2020-07-27 11:08:33

by Moshe Shemesh

[permalink] [raw]
Subject: [PATCH net-next RFC 09/13] devlink: Add enable_remote_dev_reset generic parameter

The enable_remote_dev_reset devlink param flags that the host admin
allows device resets that can be initiated by other hosts. This
parameter is useful for setups where a device is shared by different
hosts, such as multi-host setup. Once the user set this parameter to
false, the driver should NACK any attempt to reset the device while the
driver is loaded.

Signed-off-by: Moshe Shemesh <[email protected]>
---
Documentation/networking/devlink/devlink-params.rst | 6 ++++++
include/net/devlink.h | 4 ++++
net/core/devlink.c | 5 +++++
3 files changed, 15 insertions(+)

▶ **Listed entries**
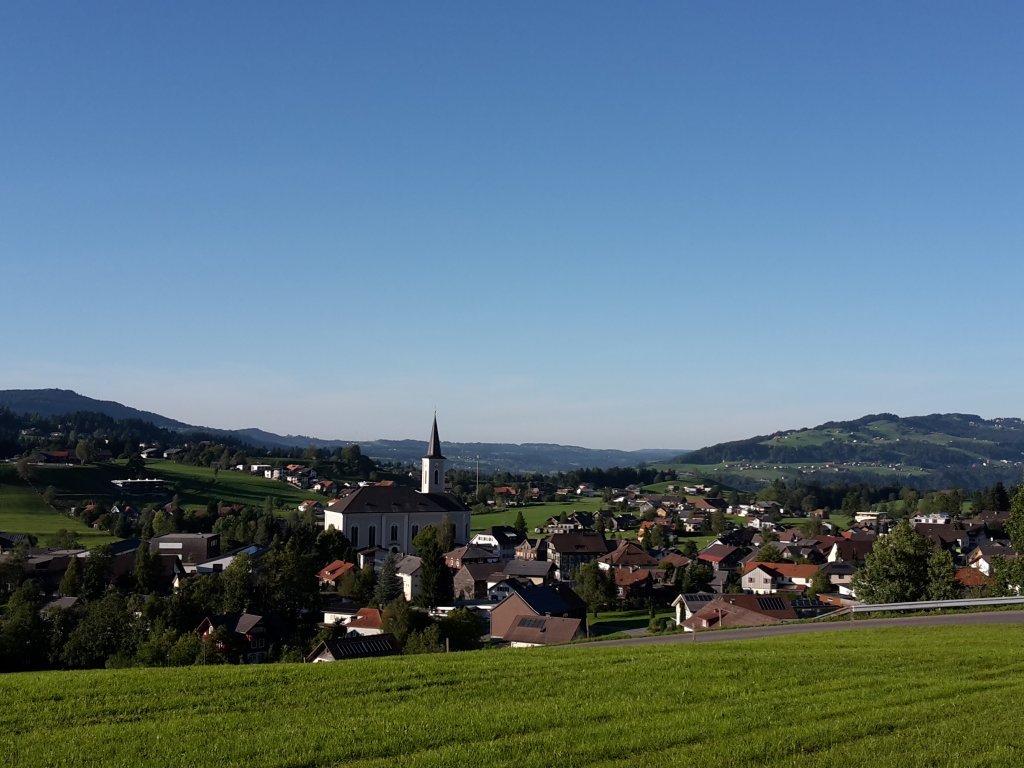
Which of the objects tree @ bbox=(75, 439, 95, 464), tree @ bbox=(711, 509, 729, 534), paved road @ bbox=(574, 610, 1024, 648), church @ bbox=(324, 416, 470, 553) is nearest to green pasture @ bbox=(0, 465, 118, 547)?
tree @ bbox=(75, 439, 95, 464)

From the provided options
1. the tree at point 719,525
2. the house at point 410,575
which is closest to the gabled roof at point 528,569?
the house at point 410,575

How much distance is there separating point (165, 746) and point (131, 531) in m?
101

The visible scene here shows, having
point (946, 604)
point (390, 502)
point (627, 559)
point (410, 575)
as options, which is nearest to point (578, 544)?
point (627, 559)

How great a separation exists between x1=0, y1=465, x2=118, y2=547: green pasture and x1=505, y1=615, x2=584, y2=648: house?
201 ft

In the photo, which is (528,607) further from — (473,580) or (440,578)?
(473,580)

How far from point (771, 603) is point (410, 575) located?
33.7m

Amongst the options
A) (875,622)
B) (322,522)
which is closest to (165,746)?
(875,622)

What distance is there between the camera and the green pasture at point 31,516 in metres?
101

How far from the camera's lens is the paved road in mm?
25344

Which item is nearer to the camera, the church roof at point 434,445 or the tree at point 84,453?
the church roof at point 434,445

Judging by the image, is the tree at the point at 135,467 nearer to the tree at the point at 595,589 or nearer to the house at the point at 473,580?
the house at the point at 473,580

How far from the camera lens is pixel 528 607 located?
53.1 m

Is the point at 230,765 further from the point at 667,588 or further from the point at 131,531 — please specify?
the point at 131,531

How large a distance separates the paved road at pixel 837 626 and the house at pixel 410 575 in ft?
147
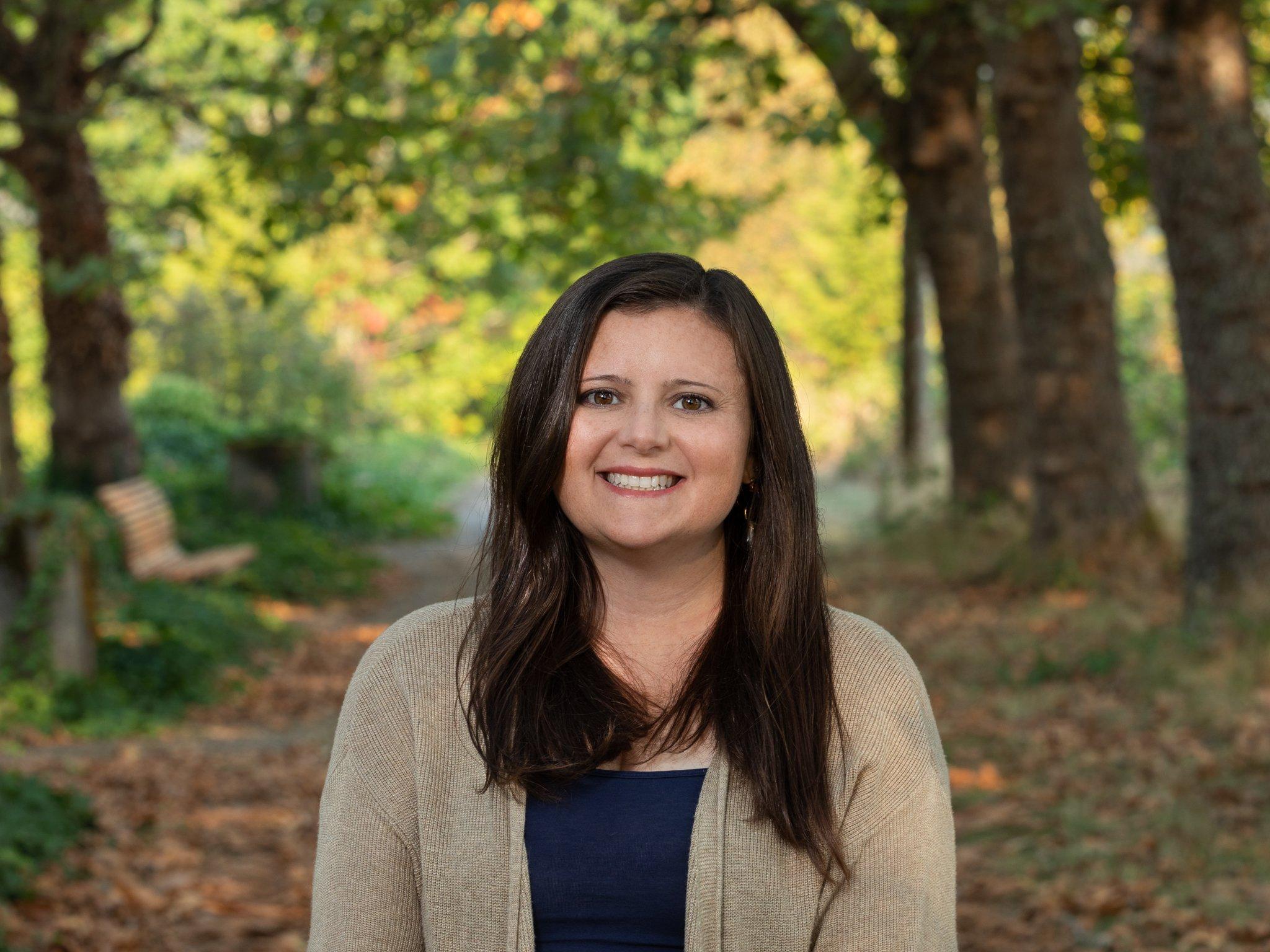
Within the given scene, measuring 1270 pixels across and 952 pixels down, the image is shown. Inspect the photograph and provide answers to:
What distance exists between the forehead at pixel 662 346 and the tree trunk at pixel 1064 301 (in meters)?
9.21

▶ **Objective A**
Answer these questions about the devlink patch message:
(i) What example is given of a setup where a device is shared by different hosts?
(ii) If the user sets the parameter to false, what should the driver do?
(iii) How many files does the patch change, and how many insertions does it make in total?
▶ **Objective B**
Carry the devlink patch message forward from its last line.

▶ **Expected answer A**
(i) A multi-host setup.
(ii) It should NACK any attempt to reset the device while the driver is loaded.
(iii) It changes 3 files and makes 15 insertions in total.

▶ **Expected answer B**
diff --git a/Documentation/networking/devlink/devlink-params.rst b/Documentation/networking/devlink/devlink-params.rst
index d075fd090b3d..54c9f107c4b0 100644
--- a/Documentation/networking/devlink/devlink-params.rst
+++ b/Documentation/networking/devlink/devlink-params.rst
@@ -108,3 +108,9 @@ own name.
* - ``region_snapshot_enable``
- Boolean
- Enable capture of ``devlink-region`` snapshots.
+ * - ``enable_remote_dev_reset``
+ - Boolean
+ - Enable device reset by remote host. When cleared, the device driver
+ will NACK any attempt of other host to reset the device. This parameter
+ is useful for setups where a device is shared by different hosts, such
+ as multi-host setup.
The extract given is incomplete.